Ferry Boboho Kembalikan Rp5 Miliar ke Kejagung, Diduga Terkait Pemerasan Febrie Adriansyah
JAKARTA - Tim 9 Kejaksaan Agung (Kejagung) menerima pengembalian uang Rp5 miliar dari Ferry Hongkiriwang alias Ferry Boboho, saksi dalam kasus dugaan korupsi dan tindak pidana pencucian uang (TPPU), terkait penanganan perkara PT ASABRI atau Jiwasraya oleh eks Jampidsus Febrie Adriansyah.

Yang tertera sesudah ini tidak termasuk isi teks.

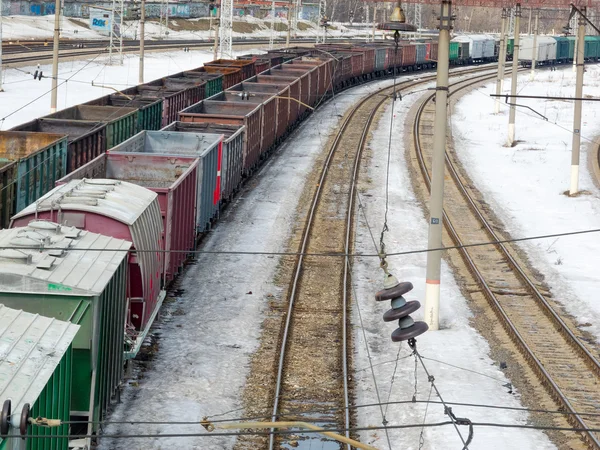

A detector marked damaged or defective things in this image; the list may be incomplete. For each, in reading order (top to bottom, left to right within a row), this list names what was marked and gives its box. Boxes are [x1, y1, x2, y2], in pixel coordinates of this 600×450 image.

rusty freight wagon [12, 179, 165, 358]
rusty freight wagon [57, 153, 197, 284]
rusty freight wagon [109, 131, 224, 234]
rusty freight wagon [179, 99, 262, 175]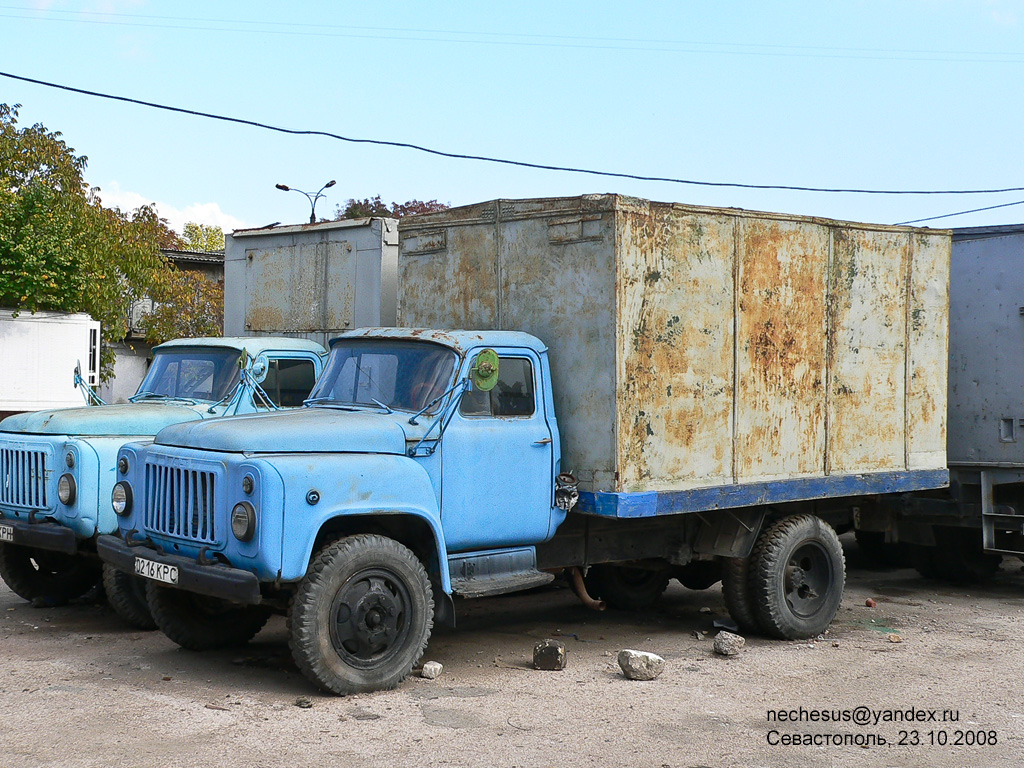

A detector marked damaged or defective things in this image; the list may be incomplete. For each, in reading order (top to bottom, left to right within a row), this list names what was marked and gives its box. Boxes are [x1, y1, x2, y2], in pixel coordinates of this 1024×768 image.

rusty box body [395, 195, 946, 501]
rusted metal panel [397, 195, 950, 495]
rusted metal panel [827, 227, 909, 475]
rusted metal panel [909, 231, 946, 473]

Kepala Pusat Penerangan Hukum (Kapuspenkum) Kejagung, Anang Supriatna mengatakan, uang tersebut kini telah disita Tim 9 sebagai barang bukti. Uang itu diduga berkaitan dengan dugaan pemerasan dalam penanganan perkara yang melibatkan Febrie Adriansyah.

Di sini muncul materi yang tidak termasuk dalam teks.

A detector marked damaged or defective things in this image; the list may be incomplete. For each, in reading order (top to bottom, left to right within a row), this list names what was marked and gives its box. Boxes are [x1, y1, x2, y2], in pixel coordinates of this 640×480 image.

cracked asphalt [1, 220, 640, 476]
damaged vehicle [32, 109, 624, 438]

“Benar info dari tim penyidik sembilan, sekitar Rp5 miliar,” kata Anang saat dihubungi, Jumat (11/9/2026).
Menurut Anang, uang tersebut dikembalikan Ferry pada Agustus 2026. Uang itu diduga merupakan bagian dari Rp40 miliar yang diserahkan pengusaha properti Tan Kian.
“Benar (bagian dari Rp40 miliar yang diberikan Tan Kian),” ujar Anang.

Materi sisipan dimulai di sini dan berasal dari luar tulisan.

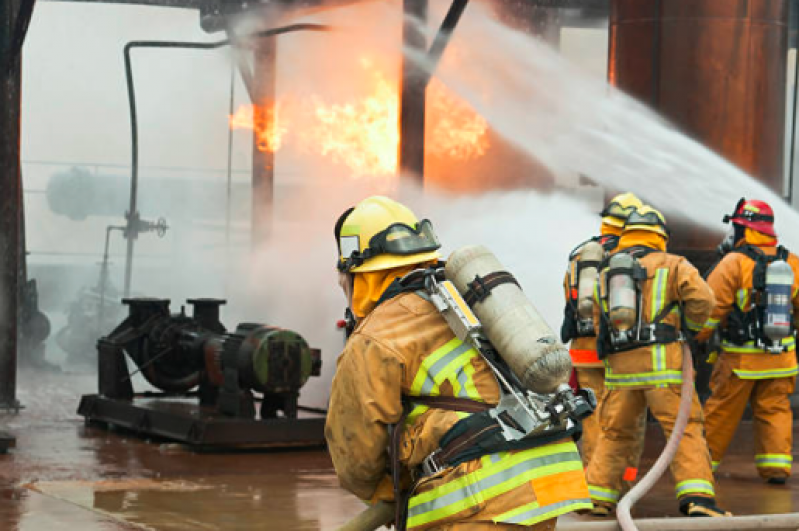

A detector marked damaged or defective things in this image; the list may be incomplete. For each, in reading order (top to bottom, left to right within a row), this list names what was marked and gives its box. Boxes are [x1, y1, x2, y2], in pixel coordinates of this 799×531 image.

Sebelumnya, Kejagung menyatakan eks Jaksa Agung Muda Bidang Tindak Pidana Khusus (Jampidsus) Febrie Adriansyah diduga melakukan pemerasan terkait penanganan perkara PT Jiwasraya-Asabri.
Anang mengatakan dugaan pemerasan dalam kasus Jiwasraya tersebut melibatkan pengusaha properti Tan Kian.
"Didalami sudah dan ditemukan cukup bukti menurut Tim 9 adanya tindak pidana pemerasan dalam penanganan perkara Jiwasraya yang melibatkan di situ salah satunya kalau tidak salah Tan Kian," ujarnya dalam konferensi pers, Kamis (10/9/2026).
Anang memastikan penyidik Tim 9 juga telah memiliki alat bukti terkait tindak pidana asal (TPA) berupa uang yang diduga berasal dari pemerasan yang dilakukan Febrie.
"Ada sebagian daripada barang bukti yang sudah dilakukan penyitaan berupa uang oleh Tim 9," tuturnya.